Well, it had to happen some time.
After six months of doing things mostly right in my efforts to lose weight, it appears that I’ve reached the dreaded plateau.
For those of you who aren’t familiar with the weight loss plateau, it’s the period where you can’t seem to lose any more weight despite the fact that you’re still exercising and eating right. Awhile back I wrote about common weight loss challenges, the plateau being the fiercest of the three. Now that this is happening to me, it seems all the more challenging and frustrating.
The last time I noticed a real difference in my weight was two weeks ago. It was after Easter weekend, when I had gorged myself on Reese’s peanut butter eggs, hardboiled eggs, and Captain Morgan’s Pineapple Rum – one of life’s unhealthier combinations, I’d say. For the past two weeks I’ve been exercising and eating as well as or better than I have since I started losing weight but with nothing to show for it. My body can sometimes be a straight-up contradictory bitch.
I know that I’m not alone- my friend who goes to Weight Watchers (and whom I wrote about a few weeks ago) has dealt with her own plateau. For about three weeks she had seen little to no progress, and then suddenly she lost four pounds, putting her at one of her goal checkpoints. It gives me hope. For every weight loss success story, you can bet that there were many difficulties and challenges that had to be overcome. If she can do it, surely we can as well.

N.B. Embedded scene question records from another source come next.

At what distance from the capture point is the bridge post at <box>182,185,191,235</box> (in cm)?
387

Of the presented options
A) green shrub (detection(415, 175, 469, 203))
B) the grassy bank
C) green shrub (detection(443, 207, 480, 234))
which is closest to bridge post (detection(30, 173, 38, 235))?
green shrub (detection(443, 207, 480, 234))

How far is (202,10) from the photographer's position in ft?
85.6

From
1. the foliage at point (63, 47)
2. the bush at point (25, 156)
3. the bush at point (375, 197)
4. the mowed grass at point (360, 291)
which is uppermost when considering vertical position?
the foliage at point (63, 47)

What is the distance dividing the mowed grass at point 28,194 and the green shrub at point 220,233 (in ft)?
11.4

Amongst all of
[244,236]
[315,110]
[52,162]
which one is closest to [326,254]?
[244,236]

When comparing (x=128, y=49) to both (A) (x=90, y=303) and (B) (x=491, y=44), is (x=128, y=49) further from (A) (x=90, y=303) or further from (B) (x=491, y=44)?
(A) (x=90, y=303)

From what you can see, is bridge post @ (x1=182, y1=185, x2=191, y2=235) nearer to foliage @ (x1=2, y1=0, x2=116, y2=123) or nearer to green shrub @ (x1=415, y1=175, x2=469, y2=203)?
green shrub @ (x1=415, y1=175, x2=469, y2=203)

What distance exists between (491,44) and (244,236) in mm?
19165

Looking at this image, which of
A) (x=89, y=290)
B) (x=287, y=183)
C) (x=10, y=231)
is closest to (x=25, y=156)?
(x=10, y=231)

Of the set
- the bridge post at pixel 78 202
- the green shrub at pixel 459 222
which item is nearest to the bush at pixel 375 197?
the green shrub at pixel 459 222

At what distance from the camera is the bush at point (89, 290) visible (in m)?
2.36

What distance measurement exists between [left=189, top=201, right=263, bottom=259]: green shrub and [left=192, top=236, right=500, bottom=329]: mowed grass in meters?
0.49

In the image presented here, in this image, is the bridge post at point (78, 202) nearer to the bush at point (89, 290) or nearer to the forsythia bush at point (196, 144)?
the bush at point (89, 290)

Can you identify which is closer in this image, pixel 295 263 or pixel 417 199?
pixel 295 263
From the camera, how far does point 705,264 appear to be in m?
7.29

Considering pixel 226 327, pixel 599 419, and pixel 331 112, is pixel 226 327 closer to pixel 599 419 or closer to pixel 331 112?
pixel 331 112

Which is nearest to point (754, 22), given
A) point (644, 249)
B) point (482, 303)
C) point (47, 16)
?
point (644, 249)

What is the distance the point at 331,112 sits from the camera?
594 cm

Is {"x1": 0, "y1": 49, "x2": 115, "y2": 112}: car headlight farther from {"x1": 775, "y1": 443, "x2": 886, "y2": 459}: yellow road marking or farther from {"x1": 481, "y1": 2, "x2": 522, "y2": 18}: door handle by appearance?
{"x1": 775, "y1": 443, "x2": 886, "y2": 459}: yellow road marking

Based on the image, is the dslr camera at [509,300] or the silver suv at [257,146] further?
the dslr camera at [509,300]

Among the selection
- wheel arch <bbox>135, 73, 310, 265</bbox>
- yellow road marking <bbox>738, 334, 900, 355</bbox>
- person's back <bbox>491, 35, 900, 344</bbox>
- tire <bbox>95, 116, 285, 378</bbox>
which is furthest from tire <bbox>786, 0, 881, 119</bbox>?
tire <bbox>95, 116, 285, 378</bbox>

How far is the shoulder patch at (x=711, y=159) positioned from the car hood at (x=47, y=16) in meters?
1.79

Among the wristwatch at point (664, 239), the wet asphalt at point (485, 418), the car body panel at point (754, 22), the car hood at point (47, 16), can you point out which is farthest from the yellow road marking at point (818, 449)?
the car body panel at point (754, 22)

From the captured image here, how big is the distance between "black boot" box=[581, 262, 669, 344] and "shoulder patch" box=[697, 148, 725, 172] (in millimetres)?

Plateaus are basically your body saying that whatever you were doing is not good enough anymore. The calories you are putting into your body are now somehow more than what your body exerts in exercise and in your every day life. It makes sense – larger people require more calories to function and maintain their weight. Plateaus mean that your metabolism has leveled off and you have to kick start it in some way. Here are some suggestions that I will be trying in my own effort to get past this:
Changes in diet:
- 1) The Cheat Day. This is based on the idea that if you give your body excess calories, it will sort of shock it into stepping up your metabolism. The effectiveness of this method hasn’t really been proven and the benefits may be more psychological than physiological, so the concept of a cheat meal may be the better choice. Just don’t stuff yourself and you should be fine.
2) The Zig-Zag. This is for those of you who meticulously count calories. Basically you eat 200 more calories today than you normally eat, then eat 200 less calories than you normally eat tomorrow, then continue with the pattern. The 200-calorie amount is just a ballpark example; it may be different for your body.
3) Eating More Meals. In this plan, you’re eating roughly the same amount as before, but you’re eating smaller portions more frequently. This means adding two or three snacks throughout the day so your body doesn’t feel the need to hold on to any extra calories. Your intervals of eating shouldn’t be more than 3 hours apart.
Changes in exercise:
- 1) Exercise more. If you’re doing 30 minutes a day for four days a week, try 45 minutes a day for five days a week. You’ll need to do more to burn more calories now that you’re smaller, but such is the price to pay for fitting into those skinny jeans.
2) Exercise at different times. If you usually work out in the afternoon after class, try waking up early and doing it before class, or wait until after the sun sets. This will confuse your body and make it work overtime.
3) Exercise differently. Stop just running on the treadmill and go out and play some basketball, or take an aerobics class, or do something else to get out of your rut. Also, the importance of strength training cannot be emphasized enough. Building muscle is the key to long term, sustainable weight loss. So work those weight machines and dumbbells whenever you can. Ladies, don’t be afraid of bulking up – it won’t happen unless someone slips you some steroids.